Post by kevinott777 » February 17th, 2011, 3:00 pm

Title: The Last Symphony of Juan Garcia
Genre: Literary commercial fiction
Word Count: 232

Not many people have seen the Los Angeles Philharmonic perform in the middle of a freshly plowed field in front of migrant farm workers, but Juan Garcia had seen it fifteen times. He took his seat in the front row. Musicians tried to balance their music stands on the uneven slopes of dirt. Sunlight flashed in the brass bell of a trombone. A few minutes later, cars from the newspapers appeared on the road. Other workers arrived and took their seats. Juan’s eyes wandered along the horizon.

While he waited, he pulled some paper out of a duffel bag that contained towels, a radio, and a pencil and notebook. Rows of numbers filled most of the pages like garbled computer code. He skipped them, found a blank page, and began sketching a woman with long hair and a summer dress.
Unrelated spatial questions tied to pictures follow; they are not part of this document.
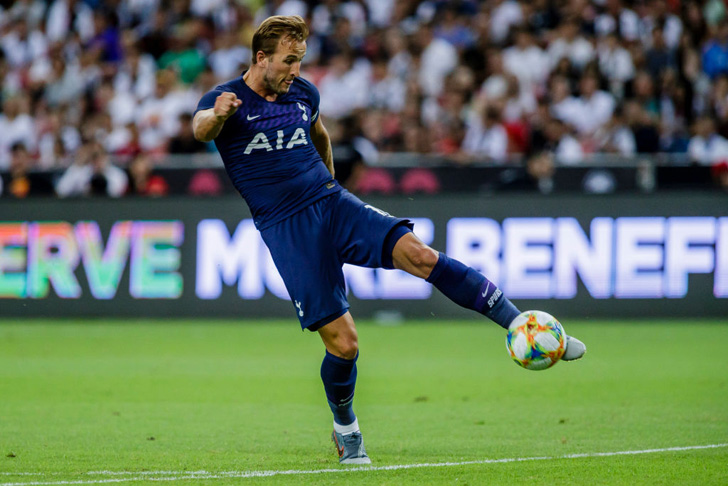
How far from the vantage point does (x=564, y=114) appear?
55.1 feet

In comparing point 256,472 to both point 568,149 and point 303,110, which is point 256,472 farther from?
point 568,149

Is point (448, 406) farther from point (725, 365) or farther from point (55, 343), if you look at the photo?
point (55, 343)

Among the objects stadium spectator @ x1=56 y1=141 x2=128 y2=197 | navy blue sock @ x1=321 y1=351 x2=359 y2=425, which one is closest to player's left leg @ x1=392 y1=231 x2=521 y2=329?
navy blue sock @ x1=321 y1=351 x2=359 y2=425

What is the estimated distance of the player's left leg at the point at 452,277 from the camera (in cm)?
592

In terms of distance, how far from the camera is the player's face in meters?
6.18

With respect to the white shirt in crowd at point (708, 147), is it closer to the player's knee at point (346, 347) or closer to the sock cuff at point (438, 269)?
the sock cuff at point (438, 269)

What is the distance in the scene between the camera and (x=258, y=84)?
6.33 m

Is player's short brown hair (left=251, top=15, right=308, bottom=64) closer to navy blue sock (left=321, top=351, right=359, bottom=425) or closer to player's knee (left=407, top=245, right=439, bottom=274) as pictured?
player's knee (left=407, top=245, right=439, bottom=274)

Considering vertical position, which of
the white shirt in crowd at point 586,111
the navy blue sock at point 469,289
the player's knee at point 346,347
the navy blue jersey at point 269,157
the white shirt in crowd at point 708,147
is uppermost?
the navy blue jersey at point 269,157

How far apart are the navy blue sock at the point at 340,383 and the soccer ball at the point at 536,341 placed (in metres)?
0.94

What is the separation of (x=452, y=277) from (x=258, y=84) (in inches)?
63.8

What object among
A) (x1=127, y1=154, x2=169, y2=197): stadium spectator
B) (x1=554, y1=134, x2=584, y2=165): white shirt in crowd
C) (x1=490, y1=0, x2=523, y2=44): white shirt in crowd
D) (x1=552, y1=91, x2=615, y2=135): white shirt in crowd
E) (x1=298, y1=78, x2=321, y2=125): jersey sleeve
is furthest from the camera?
(x1=490, y1=0, x2=523, y2=44): white shirt in crowd

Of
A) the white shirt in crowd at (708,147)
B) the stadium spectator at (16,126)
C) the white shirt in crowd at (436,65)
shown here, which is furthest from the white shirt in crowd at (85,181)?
the white shirt in crowd at (708,147)

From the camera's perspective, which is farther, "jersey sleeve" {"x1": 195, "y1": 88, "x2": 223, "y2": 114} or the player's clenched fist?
"jersey sleeve" {"x1": 195, "y1": 88, "x2": 223, "y2": 114}
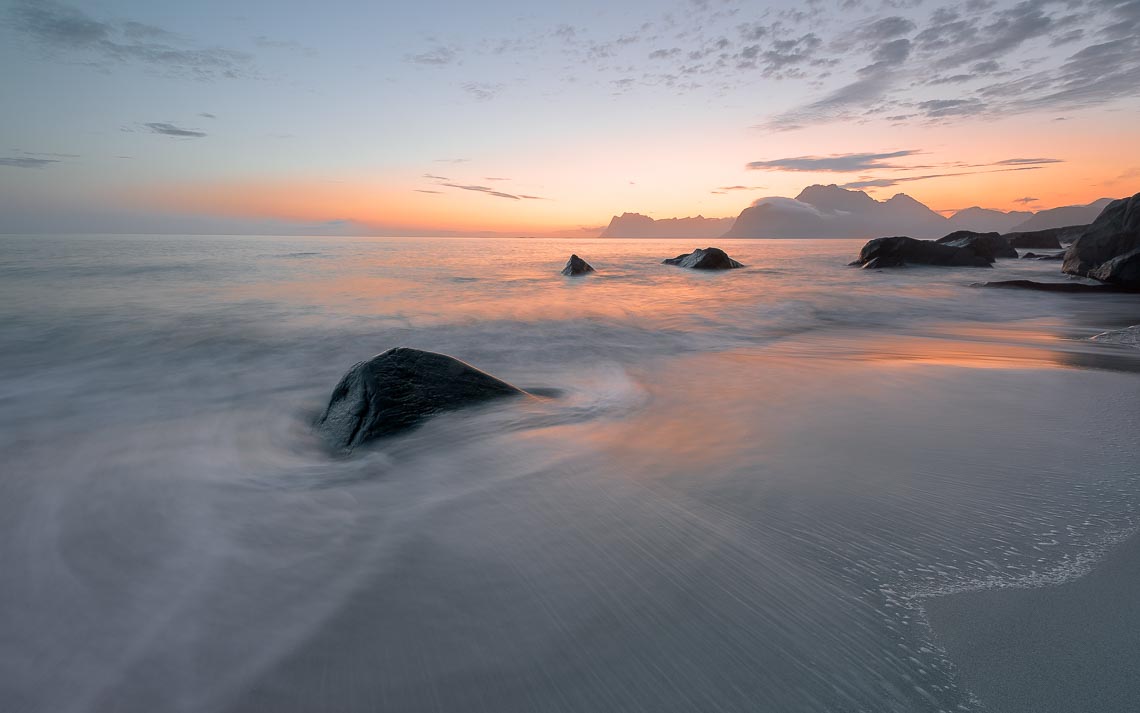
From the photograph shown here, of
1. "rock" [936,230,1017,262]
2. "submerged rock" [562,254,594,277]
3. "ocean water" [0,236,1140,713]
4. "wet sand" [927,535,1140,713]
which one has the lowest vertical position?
"ocean water" [0,236,1140,713]

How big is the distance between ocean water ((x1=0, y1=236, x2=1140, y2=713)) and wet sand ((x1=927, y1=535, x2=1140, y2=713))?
0.08m

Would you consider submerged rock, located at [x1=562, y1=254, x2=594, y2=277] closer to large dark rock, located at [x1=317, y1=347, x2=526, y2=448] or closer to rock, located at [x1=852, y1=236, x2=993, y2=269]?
rock, located at [x1=852, y1=236, x2=993, y2=269]

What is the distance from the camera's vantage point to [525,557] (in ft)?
7.80

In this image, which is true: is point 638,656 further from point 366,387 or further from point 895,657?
point 366,387

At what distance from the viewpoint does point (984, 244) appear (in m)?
25.8

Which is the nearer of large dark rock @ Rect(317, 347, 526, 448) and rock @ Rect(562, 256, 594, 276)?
large dark rock @ Rect(317, 347, 526, 448)

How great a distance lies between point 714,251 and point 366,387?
24957mm

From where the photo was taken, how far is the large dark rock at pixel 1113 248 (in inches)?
501

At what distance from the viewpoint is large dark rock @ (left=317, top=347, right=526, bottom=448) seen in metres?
4.15

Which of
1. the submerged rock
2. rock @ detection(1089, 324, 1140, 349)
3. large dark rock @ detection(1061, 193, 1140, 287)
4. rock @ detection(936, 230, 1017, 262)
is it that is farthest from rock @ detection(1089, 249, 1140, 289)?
the submerged rock

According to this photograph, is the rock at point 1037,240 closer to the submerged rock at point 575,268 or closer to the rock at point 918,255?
the rock at point 918,255

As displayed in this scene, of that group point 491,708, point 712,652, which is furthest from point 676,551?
point 491,708

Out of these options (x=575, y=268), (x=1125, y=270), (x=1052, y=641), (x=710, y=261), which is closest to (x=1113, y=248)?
(x=1125, y=270)

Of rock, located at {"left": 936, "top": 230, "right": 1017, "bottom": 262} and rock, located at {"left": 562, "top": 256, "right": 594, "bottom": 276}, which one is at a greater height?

He wrote “Lucy” at the top. After a few moments of staring at the picture and nibbling on the pencil’s eraser, he scribbled in the corner: “I remember your hair after the blow dryer…you’d kiss me…and your hair would hit my face and it was still hot. It wasn’t wet from your shower anymore. Always made me think of the bed sheets when they were fresh out of the dryer. So warm.” Another moment passed. He crumpled up the paper and stuffed it into his pocket. He hated littering where he worked.